Tschechiens Präsident Milos Zeman ist der erste direkt vom Volk gewählte Staatschef. Bei der Bildung seiner Regierung setzt er vor allem auf vertraute Gesichter. Doch die Ernennung von Jiri Rusnok zum Premierminister stößt auf Kritik. Viele sehen in ihm nur einen Handlanger des Präsidenten.

Von Gerwald Herter |
    Zum dritten Mal innerhalb weniger Wochen wird Präsident Milos Zeman jetzt ganz im Zentrum der tschechischen Öffentlichkeit stehen. An seinem Amtssitz, in den herrschaftlichen Räumen der Prager Burg, des Hradschin, hatte Zeman schon den Rücktritt des konservativen Regierungschefs Petr Necas entgegengenommen, dann beauftragte der Präsident mit Jiri Rusnok den Premierminister seines Vertrauens, jetzt folgen die Minister.

    Mit der Ernennung dieser Regierung kommt der Präsident seiner Vorstellung der tschechischen Demokratie näher, doch seine Interpretation der Verfassung sorgt für Streit.

    Der neue Regierungschef Rusnok musste sich von Anfang an gegen Vorwürfe wehren, lediglich als verlängerter Arm des Präsidenten zu agieren.

○ ○ ○

**Aufgaben:**
#1 Beantworte zum Text über Präsident Zeman:
(a) Welches Amt hatte Zeman als Erster direkt durch das Volk erhalten?
(b) Wessen Rücktritt hatte Zeman entgegengenommen?
(c) Wo liegt Zemans Amtssitz?
#2 Aktualisiere im Text über Präsident Zeman den Abschnitt, der mit „Tschechiens Präsident Milos“ beginnt und mit „Handlanger des Präsidenten.“ endet: Ersetze dabei „Premierminister“ durch „Regierungschef“ und gib den Abschnitt wieder.
Die Datensätze stehen in keinem Zusammenhang mit dem Text über Präsident Zeman.

**Datensätze:**
○ ○ ○

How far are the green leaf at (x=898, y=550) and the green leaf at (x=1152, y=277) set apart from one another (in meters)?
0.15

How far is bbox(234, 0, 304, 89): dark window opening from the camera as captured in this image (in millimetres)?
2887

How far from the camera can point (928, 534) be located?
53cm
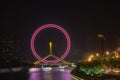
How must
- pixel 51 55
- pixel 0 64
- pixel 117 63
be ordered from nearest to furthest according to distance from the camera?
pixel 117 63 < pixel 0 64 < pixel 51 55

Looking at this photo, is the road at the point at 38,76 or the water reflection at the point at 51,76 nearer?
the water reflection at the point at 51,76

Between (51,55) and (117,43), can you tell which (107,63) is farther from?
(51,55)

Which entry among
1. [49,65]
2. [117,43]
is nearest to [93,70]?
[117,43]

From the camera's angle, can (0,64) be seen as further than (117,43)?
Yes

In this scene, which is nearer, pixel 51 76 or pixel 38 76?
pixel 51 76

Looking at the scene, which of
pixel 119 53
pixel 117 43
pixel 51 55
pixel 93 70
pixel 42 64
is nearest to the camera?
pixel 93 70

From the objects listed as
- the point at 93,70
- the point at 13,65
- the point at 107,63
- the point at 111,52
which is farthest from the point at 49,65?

○ ○ ○

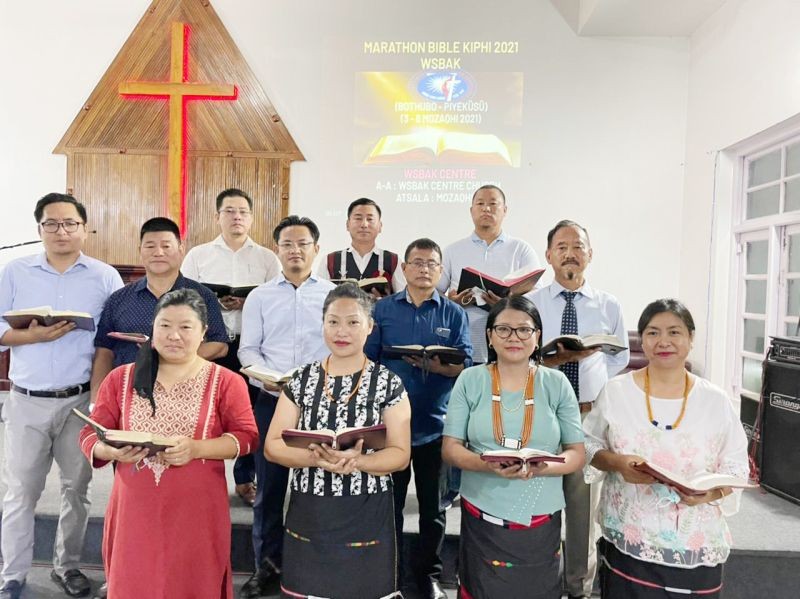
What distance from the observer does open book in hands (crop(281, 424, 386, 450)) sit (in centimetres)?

○ ○ ○

**Deine Antworten:**
#1
(a) Er ist der erste direkt vom Volk gewählte Staatschef Tschechiens.
(b) Den Rücktritt des konservativen Regierungschefs Petr Necas.
(c) In der Prager Burg, dem Hradschin.

#2
Tschechiens Präsident Milos Zeman ist der erste direkt vom Volk gewählte Staatschef. Bei der Bildung seiner Regierung setzt er vor allem auf vertraute Gesichter. Doch die Ernennung von Jiri Rusnok zum Regierungschef stößt auf Kritik. Viele sehen in ihm nur einen Handlanger des Präsidenten.